--- Article ---
BEGIN

This PR can not be used directly unless evaluate can be customized to support partial_fit (see #11266 for related work). I think this PR caught my interest because I study adaptive methods in graduate school.

jnothman · 2018-07-24T03:01:05Z

Yes, there aren't a lot of users. But those libraries in turn *should* probably have several users, given the limitations of our own SearchCVs. Anyway, thanks for the +1 @amueller. Does this formally get your approval in its current state? Is someone else keen on reviewing? @amueller, I would also be interested in your thoughts on #11354 which is sort of a sister PR in solving "Customizing BaseSearchCV is hard" (#9499)

amueller · 2018-07-24T18:28:44Z

When I looked at it I felt #11354 wasn't that widely applicable. I think @janvanrji had argued to me it would be useful for successive halfing but I argued that's easy to implement with the current code. Need to revisit the motivation.

jnothman · 2018-07-25T03:35:39Z

Another review of this as an experimental private interface? @lesteve? @glemaitre?

glemaitre

LGTM with tiny nitpicks.

The change are minimum and it simplified thing for contrib so I would be +1.

glemaitre · 2018-07-25T12:33:38Z

sklearn/model_selection/tests/test_search.py

+        if attr[0].islower() and attr[-1:] == '_' and \
+           attr not in {'cv_results_', 'best_estimator_',
+                        'refit_time_'}:
+            assert_equal(getattr(gscv, attr), getattr(mycv, attr),


glemaitre · 2018-07-25T12:33:49Z

sklearn/model_selection/tests/test_search.py

+def test_custom_run_search():
+    def check_results(results, gscv):
+        exp_results = gscv.cv_results_
+        assert_equal(sorted(results.keys()), sorted(exp_results))


plain assert

glemaitre · 2018-07-25T12:34:37Z

sklearn/model_selection/tests/test_search.py

+                    assert_array_equal(exp_results[k], results[k],
+                                       err_msg='Checking ' + k)
+                else:
+                    assert_almost_equal(exp_results[k], results[k],


assert_allclose

glemaitre · 2018-07-25T12:46:39Z

sklearn/model_selection/_search.py

@@ -577,6 +578,30 @@ def classes_(self):
        self._check_is_fitted("classes_")

END

--- Information supplied ---
BEGIN

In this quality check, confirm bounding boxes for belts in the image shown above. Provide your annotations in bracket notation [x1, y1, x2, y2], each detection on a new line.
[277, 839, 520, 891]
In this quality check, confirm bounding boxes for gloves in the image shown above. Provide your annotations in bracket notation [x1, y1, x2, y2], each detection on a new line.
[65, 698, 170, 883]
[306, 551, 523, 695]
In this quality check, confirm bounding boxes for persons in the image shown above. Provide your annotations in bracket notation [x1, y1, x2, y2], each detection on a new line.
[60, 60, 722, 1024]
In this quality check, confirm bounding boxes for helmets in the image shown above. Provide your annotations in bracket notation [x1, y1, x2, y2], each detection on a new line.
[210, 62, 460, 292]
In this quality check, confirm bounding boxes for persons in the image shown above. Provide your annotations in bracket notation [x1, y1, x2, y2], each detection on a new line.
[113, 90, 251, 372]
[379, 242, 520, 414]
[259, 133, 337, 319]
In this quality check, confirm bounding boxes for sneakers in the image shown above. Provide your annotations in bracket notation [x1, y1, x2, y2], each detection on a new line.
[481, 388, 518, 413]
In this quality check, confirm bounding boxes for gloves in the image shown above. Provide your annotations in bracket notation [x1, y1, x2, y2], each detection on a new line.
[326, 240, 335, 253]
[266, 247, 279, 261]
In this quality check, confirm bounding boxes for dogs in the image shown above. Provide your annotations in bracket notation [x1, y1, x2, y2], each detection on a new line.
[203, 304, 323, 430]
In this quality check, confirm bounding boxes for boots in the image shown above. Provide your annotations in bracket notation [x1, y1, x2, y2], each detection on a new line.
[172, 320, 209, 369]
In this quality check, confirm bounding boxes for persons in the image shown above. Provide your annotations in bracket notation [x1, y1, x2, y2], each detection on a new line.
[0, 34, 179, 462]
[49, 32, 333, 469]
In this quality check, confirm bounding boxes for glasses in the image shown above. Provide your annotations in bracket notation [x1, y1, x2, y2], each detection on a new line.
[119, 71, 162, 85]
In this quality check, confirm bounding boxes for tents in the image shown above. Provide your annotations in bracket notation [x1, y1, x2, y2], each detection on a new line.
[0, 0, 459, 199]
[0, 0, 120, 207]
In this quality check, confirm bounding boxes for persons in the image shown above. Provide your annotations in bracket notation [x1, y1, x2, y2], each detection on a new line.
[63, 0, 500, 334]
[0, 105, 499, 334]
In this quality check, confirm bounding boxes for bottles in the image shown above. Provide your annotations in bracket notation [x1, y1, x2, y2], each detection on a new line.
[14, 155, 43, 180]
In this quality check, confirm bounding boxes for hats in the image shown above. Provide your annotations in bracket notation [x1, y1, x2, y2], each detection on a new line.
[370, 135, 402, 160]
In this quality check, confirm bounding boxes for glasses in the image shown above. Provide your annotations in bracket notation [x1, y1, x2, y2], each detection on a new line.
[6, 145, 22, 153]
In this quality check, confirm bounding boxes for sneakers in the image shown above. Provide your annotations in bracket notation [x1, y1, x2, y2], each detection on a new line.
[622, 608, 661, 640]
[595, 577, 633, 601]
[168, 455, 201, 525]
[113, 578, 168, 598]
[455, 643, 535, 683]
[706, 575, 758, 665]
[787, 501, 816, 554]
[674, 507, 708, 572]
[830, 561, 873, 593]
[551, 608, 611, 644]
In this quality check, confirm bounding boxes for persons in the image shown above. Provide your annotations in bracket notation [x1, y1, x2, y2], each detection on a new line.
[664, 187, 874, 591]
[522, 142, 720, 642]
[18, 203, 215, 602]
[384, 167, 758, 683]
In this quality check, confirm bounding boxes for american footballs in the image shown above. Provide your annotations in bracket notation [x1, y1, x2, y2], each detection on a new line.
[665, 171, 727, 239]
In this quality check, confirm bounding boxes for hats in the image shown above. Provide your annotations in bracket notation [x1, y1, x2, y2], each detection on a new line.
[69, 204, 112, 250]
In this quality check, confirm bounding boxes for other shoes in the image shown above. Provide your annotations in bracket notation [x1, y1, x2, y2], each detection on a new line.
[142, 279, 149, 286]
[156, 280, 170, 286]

END

--- Exercise prompt ---
Extend the scikit-learn pull request discussion from the point where it stops.

--- Output for this task ---
        return self.best_estimator_.classes_

+    @abstractmethod
+    def _run_search(self, evaluate_candidates):
+        """Repeatedly calls evaluate_candidates to conduct a search


backsticks around evaluate_candidates

and a full stop

jnothman · 2018-07-25T13:36:53Z

hahaha thanks for keeping me on my toes!

jnothman · 2018-07-25T13:44:21Z

Now, do I add a what's new along the lines of:

- `BaseSearchCV` now has an experimental private interface to support
  customized parameter search strategies, through its ``_run_search``
  method.  See the implementations in :class:`model_selection.GridSearchCV`
  and :class:`model_selection.RandomizedSearchCV` and please provide feedback
  if you use this. Note that we do not assure the stability of this API
  beyond version 0.20. :issue:`9599` by `Joel Nothman`_

?

glemaitre · 2018-07-25T21:50:55Z

A what's new entry could be nice I think even this is not public changes.

ogrisel

LGTM. Please see the following comments.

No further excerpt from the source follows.